Second sub hunts for jet's black boxes

A SECOND remote-controlled submarine was taken to the crash site of EgyptAir Flight 990 as investigators intensified efforts to recover the plane's two "black box" recorders from the wreckage on the seabed 60 miles off Nantucket.

Officials were expecting to lower the new submersible, Magnum ROV, before nightfall yesterday. It is a little larger and more sophisticated than the Navy's Deep Drone, which has been searching the seabed, 250 feet down, since Friday, with numerous weather interruptions.

Operated from the deck of the merchant vessel Carolyn Chouest, the Magnum will resume where Drone left off, digging with its claw through silt and wreckage on the seabed in search of the boxes. The "ping" sounds from both are loud but so far they have not actually been seen.

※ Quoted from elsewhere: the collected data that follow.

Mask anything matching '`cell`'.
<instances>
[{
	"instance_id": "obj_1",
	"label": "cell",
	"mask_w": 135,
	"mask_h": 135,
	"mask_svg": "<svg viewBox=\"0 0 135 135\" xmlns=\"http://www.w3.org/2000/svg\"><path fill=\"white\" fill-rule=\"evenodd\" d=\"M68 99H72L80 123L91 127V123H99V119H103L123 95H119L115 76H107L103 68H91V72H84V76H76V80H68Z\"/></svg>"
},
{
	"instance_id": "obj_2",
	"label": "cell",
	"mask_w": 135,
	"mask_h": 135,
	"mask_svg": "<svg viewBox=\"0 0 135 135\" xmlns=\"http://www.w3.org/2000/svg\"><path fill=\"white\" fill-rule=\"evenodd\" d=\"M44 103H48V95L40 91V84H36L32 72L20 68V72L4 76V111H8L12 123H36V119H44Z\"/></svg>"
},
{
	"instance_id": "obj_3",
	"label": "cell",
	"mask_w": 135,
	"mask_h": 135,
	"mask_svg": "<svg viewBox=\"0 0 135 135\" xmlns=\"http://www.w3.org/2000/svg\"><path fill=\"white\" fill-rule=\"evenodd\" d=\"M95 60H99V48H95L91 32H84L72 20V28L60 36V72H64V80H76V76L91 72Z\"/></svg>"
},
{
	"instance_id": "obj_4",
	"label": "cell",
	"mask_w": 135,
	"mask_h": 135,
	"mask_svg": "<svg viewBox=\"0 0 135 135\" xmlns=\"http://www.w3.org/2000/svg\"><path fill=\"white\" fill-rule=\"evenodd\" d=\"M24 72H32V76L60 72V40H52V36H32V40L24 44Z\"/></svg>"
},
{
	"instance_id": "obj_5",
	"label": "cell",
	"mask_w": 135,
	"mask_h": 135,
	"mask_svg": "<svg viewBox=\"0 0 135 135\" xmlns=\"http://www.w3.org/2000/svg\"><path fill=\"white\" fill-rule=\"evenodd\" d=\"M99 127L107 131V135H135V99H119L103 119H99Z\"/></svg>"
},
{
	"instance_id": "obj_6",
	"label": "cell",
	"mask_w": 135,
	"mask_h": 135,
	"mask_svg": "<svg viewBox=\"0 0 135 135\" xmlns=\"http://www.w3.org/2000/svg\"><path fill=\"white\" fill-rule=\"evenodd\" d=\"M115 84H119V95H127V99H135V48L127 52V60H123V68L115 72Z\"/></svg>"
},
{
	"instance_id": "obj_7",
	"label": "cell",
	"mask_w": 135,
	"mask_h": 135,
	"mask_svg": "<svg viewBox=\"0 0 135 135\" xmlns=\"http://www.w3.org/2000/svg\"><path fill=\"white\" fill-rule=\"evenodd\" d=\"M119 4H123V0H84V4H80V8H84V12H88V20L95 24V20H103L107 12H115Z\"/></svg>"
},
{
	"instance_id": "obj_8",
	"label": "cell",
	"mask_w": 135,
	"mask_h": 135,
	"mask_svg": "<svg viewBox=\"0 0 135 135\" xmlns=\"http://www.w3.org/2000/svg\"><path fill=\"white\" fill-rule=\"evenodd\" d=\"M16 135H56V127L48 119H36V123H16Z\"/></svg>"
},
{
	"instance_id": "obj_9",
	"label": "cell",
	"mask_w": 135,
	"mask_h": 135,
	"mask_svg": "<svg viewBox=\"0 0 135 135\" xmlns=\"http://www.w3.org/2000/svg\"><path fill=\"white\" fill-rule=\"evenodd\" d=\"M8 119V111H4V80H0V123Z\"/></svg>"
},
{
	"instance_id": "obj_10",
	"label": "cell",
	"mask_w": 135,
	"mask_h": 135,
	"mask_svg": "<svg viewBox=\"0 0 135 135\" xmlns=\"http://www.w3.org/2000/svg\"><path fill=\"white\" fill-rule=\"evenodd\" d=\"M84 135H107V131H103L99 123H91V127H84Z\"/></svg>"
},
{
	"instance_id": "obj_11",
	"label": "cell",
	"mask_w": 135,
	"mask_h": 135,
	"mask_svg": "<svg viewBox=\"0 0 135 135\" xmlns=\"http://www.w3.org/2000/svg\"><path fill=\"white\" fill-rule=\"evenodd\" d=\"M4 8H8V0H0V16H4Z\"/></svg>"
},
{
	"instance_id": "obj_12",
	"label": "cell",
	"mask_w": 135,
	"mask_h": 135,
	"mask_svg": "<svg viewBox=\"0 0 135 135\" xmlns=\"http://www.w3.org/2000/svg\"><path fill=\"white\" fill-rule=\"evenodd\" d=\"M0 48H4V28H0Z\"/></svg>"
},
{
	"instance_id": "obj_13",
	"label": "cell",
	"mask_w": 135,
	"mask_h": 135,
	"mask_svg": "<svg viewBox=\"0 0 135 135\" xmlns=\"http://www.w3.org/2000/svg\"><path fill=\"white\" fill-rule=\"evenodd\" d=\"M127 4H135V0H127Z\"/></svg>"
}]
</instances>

Jim Hall, chairman of the National Transportation Safety Board, said the task was hard because there was a lot of wreckage, most of it bits of fuselage in very small pieces. That has persuaded navy commanders to rule out sending down divers. "What is a concern is the situation of the debris on the ocean floor," Mr Hall said.

"It appears that the wreckage is deeply piled on one another. Getting in there and getting the black boxes is going to be challenging".

All 217 passengers on the EgyptAir Boeing died when it plunged into the Atlantic. Relatives attended a memorial service on Sunday, a week after the crash, at Newport, Rhode Island. Mourners braved a cold wind to gather at the water's edge and cast white and pink flowers into the water.